2. Enums are your friend. If a field can only have certain values, constrain it. `"type": {"type": "string", "enum": ["bug", "feature", "question"]}` eliminates an entire class of validation failures.

3. Required vs optional matters. Mark fields as required only if they're truly required. Optional fields give the model flexibility on edge cases. But always validate required fields are present.

4. Number precision. LLMs sometimes return `"3.0"` for an integer field or `"0.1 + 0.2"` as an expression. Pydantic's `strict=True` catches these. Use non-strict validation for resilience, strict for precision.

5. The "I'm sorry" response. Sometimes the model refuses to answer and returns an apology in JSON: `{"error": "I cannot process this request..."}`. Your validation layer needs to handle this — check for known error patterns before schema validation.

6. Streaming + structured output = pain. Constrained decoding and streaming are fundamentally at odds. The model can't guarantee valid JSON on incomplete tokens.
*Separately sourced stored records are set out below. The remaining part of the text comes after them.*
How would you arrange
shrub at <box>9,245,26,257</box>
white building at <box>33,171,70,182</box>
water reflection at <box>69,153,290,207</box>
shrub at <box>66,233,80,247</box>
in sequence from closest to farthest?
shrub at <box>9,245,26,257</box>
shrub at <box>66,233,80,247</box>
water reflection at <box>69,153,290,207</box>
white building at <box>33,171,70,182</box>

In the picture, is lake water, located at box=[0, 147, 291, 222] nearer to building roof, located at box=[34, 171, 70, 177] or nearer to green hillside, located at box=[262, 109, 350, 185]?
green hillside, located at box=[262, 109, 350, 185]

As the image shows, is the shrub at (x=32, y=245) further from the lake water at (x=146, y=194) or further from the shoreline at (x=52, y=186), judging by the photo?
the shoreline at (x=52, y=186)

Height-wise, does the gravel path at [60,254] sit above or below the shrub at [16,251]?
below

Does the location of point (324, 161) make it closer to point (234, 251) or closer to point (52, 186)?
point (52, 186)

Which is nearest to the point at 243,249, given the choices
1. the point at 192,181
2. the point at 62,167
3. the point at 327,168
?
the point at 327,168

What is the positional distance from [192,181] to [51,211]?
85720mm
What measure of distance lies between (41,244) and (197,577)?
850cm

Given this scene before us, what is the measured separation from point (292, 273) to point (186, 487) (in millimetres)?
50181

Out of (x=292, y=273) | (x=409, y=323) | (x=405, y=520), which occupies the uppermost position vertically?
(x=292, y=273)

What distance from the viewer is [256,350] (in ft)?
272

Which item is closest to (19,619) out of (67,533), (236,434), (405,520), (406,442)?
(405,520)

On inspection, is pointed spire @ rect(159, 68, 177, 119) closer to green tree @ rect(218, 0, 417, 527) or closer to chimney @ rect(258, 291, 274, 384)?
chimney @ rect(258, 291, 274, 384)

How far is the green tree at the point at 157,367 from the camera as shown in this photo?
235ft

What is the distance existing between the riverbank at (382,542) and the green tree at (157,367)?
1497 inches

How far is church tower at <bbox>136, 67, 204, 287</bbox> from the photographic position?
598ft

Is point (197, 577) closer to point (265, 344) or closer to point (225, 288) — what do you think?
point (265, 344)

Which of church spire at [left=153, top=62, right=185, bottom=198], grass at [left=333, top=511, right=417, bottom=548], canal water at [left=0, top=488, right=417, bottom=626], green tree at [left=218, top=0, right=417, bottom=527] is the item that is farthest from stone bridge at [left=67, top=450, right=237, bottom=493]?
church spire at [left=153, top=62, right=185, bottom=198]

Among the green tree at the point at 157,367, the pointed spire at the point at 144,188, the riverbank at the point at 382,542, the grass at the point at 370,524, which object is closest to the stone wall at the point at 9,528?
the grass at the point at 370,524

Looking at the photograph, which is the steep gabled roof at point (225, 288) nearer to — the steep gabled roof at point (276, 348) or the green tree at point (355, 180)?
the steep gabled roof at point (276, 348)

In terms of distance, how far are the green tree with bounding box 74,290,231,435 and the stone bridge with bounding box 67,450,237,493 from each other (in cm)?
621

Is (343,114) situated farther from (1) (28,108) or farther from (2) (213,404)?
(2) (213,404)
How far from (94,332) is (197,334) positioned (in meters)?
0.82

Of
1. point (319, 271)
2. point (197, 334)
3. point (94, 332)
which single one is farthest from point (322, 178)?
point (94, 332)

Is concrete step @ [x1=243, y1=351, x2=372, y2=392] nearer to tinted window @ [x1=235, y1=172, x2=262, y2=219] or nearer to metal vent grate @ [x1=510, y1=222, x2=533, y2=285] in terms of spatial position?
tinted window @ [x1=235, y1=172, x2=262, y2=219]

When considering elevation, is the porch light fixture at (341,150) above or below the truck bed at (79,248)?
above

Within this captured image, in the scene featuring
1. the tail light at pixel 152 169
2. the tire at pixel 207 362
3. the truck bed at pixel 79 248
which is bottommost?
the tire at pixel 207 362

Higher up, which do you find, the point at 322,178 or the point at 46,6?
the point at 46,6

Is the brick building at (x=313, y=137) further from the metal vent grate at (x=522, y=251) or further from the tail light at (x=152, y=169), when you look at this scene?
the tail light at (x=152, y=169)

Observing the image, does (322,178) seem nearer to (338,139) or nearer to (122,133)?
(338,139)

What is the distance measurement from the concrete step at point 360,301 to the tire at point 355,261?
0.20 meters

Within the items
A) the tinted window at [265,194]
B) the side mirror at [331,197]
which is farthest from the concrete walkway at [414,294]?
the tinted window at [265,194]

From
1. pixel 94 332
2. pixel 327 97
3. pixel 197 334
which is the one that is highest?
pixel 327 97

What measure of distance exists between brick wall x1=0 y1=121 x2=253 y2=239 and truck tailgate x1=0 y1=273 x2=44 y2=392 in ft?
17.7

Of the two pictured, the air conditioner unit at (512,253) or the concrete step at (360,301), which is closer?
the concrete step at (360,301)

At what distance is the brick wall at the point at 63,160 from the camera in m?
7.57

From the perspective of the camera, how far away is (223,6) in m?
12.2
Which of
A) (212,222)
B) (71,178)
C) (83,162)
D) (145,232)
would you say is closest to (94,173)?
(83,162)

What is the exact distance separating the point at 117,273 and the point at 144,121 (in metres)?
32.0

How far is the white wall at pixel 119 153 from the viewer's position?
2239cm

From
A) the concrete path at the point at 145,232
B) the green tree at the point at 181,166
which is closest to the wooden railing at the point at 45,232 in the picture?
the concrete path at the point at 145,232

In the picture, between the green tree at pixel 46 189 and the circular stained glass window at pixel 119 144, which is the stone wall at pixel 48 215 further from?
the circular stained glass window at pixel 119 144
If you need streaming UX, consider streaming plain text and doing a single structured extraction call at the end.

What This Looks Like in Practice: Hermes AI

At SMF Works, our Hermes agent framework handles structured output across every interaction layer. When Hermes calls an LLM for tool use, it uses function calling schemas that define exact parameter types. When it writes content to our blog pipeline, it validates frontmatter against a schema before building. When it coordinates sub-agents, it expects structured task briefs with defined fields.

The result: our content pipeline has produced ~20 blog posts with zero frontmatter failures. Our tool dispatch has near-zero parse errors. The investment in structured output engineering pays compound dividends — every new feature builds on a reliable data foundation rather than fighting format drift.

Bottom Line

Structured output isn't a nice-to-have. It's the difference between a demo and a product. Start with whatever your provider offers natively (technique 3 or 4), wrap it in Pydantic validation, add retries with error context, and never trust raw LLM output in a pipeline.

The techniques scale from simple to robust. Use the most robust one your infrastructure supports. Your future self — debugging production at 2 AM — will thank you.